● **How to complete this task**
Can you carry on the passage about how the brain can change its own structure, starting right after its last sentence?

● **Selected text**
Recently I’ve been wondering about the physical structure of our brain and its limitations; how we feel what we feel, think what we think, experience emotions the way we do, and have the skills we have. This was triggered by a question I had regarding the way we perceive things, whether we are capable of changing it easily or it’s hard-wired into our brains through our past experiences or simply by our genes. Reading around on the topic actually led to some optimistic findings on my part.
In the February 12th edition of TIME magazine, in an article by Sharon Begley called ‘How the Brain Rewires Itself’, it was shown that we are able to change the physical structure of our brains by simply willing it, and then practicing. An experiment was devised at Harvard Medical School by neuroscientist Alvaro Pascual-Leone, in which a group of volunteers practiced a little piano exercise two hours a day for five days. At the end of the experiment, a TMS (Transcranial-Magnetic-Stimulation) test showed that the motor cortex, which is the area devoted for controlling the finger movements needed for the piano exercise in the brains of the volunteers, has stretched out to surrounding areas. This was in agreement with the discoveries at the time that greater use of a particular muscle causes the brain to devote more cortical real estate to it.

[Dataset entries]

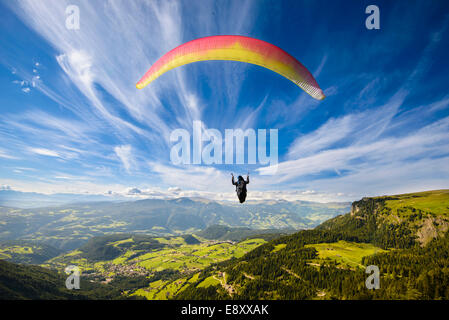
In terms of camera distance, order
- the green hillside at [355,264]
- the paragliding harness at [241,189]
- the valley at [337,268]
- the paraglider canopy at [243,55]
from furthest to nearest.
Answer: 1. the valley at [337,268]
2. the green hillside at [355,264]
3. the paragliding harness at [241,189]
4. the paraglider canopy at [243,55]

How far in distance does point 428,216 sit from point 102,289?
277m

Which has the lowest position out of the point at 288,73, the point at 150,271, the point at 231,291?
the point at 150,271

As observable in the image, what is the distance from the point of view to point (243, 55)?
10.8 m

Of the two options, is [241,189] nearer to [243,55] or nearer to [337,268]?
[243,55]

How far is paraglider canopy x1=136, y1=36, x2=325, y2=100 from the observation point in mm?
10242

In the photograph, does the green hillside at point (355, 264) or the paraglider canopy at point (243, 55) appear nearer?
the paraglider canopy at point (243, 55)

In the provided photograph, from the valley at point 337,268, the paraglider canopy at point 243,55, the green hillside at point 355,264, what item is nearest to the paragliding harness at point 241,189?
the paraglider canopy at point 243,55

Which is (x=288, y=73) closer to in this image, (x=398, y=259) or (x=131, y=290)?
(x=398, y=259)

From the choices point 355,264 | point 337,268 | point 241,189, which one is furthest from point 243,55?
point 355,264

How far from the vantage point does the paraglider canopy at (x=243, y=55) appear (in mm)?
10242

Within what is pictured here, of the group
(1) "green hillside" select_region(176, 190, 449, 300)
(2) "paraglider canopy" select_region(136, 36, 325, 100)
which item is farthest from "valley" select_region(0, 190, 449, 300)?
(2) "paraglider canopy" select_region(136, 36, 325, 100)

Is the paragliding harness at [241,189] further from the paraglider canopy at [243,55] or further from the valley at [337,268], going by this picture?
the valley at [337,268]
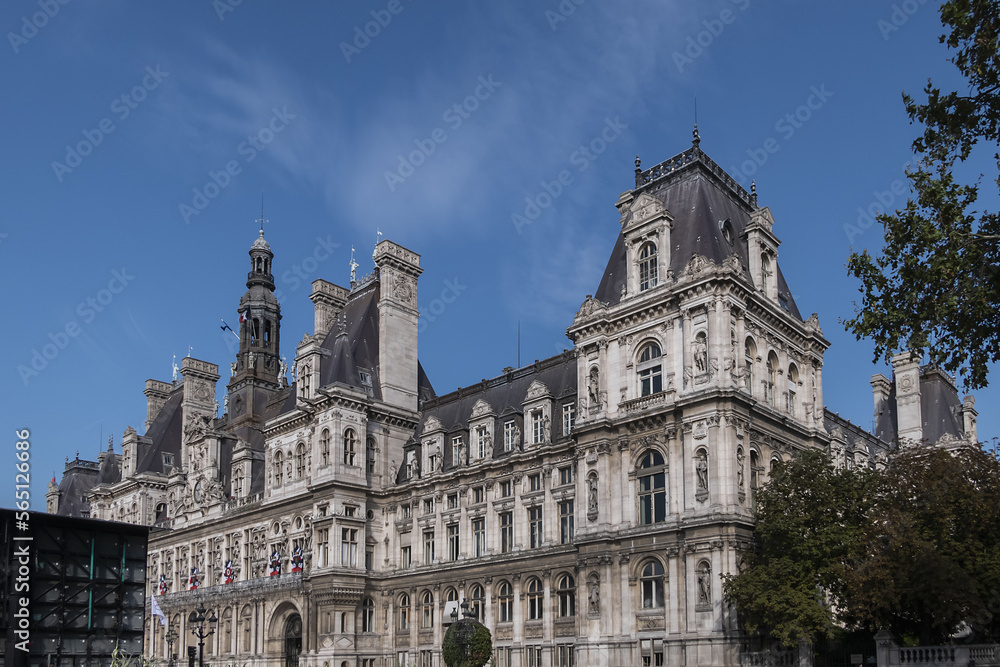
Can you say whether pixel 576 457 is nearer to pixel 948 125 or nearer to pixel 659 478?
pixel 659 478

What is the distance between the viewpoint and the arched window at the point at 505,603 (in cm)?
5556

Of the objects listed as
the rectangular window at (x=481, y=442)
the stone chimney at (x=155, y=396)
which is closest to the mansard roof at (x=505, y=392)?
the rectangular window at (x=481, y=442)

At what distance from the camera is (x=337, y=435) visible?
210 feet

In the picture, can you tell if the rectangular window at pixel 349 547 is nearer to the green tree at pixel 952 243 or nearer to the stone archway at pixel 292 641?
the stone archway at pixel 292 641

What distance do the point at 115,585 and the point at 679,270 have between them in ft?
99.9

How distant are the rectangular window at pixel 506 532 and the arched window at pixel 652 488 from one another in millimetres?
10971

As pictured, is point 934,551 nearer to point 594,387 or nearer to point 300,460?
point 594,387

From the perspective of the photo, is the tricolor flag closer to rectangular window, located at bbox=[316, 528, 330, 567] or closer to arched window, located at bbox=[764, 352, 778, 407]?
rectangular window, located at bbox=[316, 528, 330, 567]

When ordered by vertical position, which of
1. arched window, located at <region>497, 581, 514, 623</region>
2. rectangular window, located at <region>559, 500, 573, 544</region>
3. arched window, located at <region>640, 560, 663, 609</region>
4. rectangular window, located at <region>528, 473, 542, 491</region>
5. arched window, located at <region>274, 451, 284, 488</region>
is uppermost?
arched window, located at <region>274, 451, 284, 488</region>

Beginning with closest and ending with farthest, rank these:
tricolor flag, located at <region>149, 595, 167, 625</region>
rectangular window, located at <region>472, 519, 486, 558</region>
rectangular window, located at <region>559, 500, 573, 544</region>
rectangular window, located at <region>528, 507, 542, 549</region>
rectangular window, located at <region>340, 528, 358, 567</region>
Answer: rectangular window, located at <region>559, 500, 573, 544</region> < rectangular window, located at <region>528, 507, 542, 549</region> < tricolor flag, located at <region>149, 595, 167, 625</region> < rectangular window, located at <region>472, 519, 486, 558</region> < rectangular window, located at <region>340, 528, 358, 567</region>

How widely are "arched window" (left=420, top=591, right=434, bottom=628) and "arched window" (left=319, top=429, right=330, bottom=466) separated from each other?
10.7m

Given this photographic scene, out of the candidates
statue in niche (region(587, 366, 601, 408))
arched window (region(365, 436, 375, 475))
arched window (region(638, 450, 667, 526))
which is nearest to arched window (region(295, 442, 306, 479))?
arched window (region(365, 436, 375, 475))

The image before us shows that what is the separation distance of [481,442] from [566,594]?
11680 mm

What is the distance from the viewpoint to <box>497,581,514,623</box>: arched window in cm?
5556
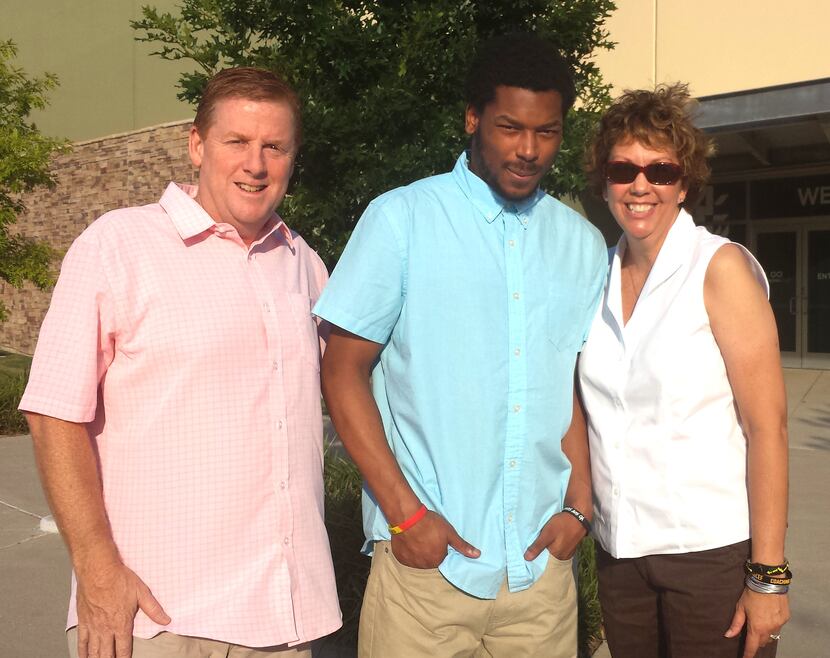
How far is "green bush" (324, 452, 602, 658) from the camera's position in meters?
4.11

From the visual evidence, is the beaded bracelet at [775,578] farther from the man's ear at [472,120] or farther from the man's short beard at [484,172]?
the man's ear at [472,120]

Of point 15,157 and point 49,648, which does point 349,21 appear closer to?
point 49,648

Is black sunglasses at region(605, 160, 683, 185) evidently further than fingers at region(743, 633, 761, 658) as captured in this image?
Yes

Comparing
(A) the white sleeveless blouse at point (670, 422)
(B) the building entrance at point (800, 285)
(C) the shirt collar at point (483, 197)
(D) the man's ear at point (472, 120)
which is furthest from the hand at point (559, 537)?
(B) the building entrance at point (800, 285)

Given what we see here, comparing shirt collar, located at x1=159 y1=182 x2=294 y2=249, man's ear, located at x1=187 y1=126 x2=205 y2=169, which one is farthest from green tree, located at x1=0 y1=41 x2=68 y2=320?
shirt collar, located at x1=159 y1=182 x2=294 y2=249

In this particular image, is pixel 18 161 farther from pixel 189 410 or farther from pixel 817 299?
pixel 817 299

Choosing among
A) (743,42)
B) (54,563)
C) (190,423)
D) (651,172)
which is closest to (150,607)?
(190,423)

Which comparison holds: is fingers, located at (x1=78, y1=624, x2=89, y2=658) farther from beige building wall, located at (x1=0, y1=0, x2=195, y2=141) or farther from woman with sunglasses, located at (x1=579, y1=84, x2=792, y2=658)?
beige building wall, located at (x1=0, y1=0, x2=195, y2=141)

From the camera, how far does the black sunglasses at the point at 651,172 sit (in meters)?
2.42

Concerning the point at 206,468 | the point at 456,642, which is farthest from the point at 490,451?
the point at 206,468

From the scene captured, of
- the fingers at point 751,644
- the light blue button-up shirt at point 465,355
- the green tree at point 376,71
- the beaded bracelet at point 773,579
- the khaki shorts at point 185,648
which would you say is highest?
the green tree at point 376,71

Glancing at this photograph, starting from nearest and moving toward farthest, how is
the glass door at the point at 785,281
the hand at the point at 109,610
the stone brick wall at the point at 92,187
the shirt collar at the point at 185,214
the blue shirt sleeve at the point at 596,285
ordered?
the hand at the point at 109,610, the shirt collar at the point at 185,214, the blue shirt sleeve at the point at 596,285, the stone brick wall at the point at 92,187, the glass door at the point at 785,281

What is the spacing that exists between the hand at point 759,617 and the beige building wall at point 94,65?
45.6ft

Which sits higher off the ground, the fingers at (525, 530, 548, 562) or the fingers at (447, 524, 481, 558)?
the fingers at (447, 524, 481, 558)
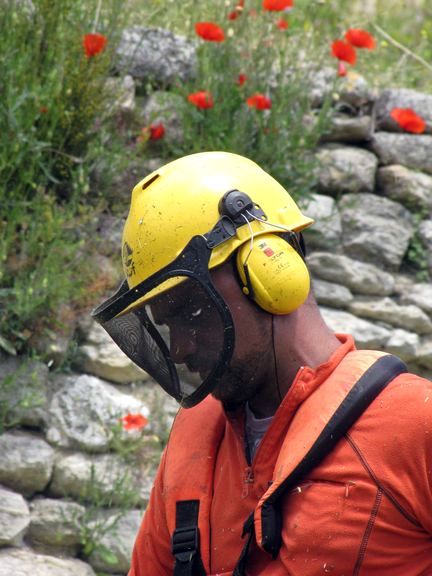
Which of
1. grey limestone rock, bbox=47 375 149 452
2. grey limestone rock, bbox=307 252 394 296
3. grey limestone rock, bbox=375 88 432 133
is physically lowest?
grey limestone rock, bbox=47 375 149 452

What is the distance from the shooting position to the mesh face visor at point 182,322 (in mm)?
2477

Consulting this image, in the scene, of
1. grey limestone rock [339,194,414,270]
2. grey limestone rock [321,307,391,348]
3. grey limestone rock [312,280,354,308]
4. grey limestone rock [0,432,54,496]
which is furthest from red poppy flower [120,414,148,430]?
grey limestone rock [339,194,414,270]

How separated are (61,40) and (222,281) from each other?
2.73m

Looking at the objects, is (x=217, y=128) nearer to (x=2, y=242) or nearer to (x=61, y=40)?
(x=61, y=40)

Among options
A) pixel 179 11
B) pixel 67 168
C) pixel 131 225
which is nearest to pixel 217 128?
pixel 67 168

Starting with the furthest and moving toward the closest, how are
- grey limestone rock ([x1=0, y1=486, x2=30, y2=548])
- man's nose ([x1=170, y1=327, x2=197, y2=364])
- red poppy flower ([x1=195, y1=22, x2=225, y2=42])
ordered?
red poppy flower ([x1=195, y1=22, x2=225, y2=42]) < grey limestone rock ([x1=0, y1=486, x2=30, y2=548]) < man's nose ([x1=170, y1=327, x2=197, y2=364])

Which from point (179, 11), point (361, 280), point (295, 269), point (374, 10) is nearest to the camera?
point (295, 269)

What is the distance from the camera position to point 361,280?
5207mm

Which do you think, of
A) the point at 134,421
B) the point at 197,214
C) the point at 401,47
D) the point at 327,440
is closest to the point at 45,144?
the point at 134,421

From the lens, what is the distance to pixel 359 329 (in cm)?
503

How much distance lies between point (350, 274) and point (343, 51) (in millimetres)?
1113

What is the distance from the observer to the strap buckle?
2637 millimetres

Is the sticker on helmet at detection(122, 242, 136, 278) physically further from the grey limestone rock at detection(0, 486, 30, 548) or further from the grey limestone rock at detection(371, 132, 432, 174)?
the grey limestone rock at detection(371, 132, 432, 174)

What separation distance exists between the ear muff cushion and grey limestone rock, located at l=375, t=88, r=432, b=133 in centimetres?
351
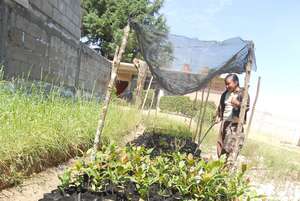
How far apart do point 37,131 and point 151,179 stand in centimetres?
147

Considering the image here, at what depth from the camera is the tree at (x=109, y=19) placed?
18.1m

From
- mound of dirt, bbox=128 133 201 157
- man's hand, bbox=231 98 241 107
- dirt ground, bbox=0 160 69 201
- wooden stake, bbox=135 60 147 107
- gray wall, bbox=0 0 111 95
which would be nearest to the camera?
dirt ground, bbox=0 160 69 201

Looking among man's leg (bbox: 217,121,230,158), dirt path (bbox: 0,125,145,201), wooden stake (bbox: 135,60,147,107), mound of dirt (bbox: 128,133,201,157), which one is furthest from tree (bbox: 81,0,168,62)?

● **Exercise output**
But then the experiment was extended by having another group of volunteers merely think about practicing the piano exercises. They played the piece of music in their head while holding their hands still and imagining how they would move their fingers. Then they too took the TMS test.
“When the scientists compared the TMS data on the two groups-those who actually tickled the ivories and those who only imagined doing so-they glimpsed a revolutionary idea about the brain: the ability of mere thought to alter the physical structure and function of our gray matter. For what the TMS revealed was that the region of motor cortex that controls the piano-playing fingers also expanded in the brains of volunteers who imagined playing the music-just as it had in those who actually played it.”
“…the discovery showed that mental training had the power to change the physical structure of the brain.”
The impressive powers of this neuroplasticity seem endless for people who have had strokes or for amputees. When the cortex that is responsible for moving a certain limb is damaged by, for instance, a stroke, constraint-induced movement therapy can coax next-door regions to take over the function of the damaged area. The brain can be rewired. It has also been suggested by another experiment conducted by neuroscientist Richard Davidson of the University of Wisconsin that meditation and thinking positive thoughts can produce changes that underlie enduring happiness and other positive thoughts. They were basically based on comparing MRI results of Buddhist monks, who have spent a good portion of their lives in meditation, and undergraduate students.
“…we can think of emotions, moods and states such as compassion as trainable mental skills.” The results of his experiment were in agreement with this hypothesis. We can train ourselves to think in a certain manner.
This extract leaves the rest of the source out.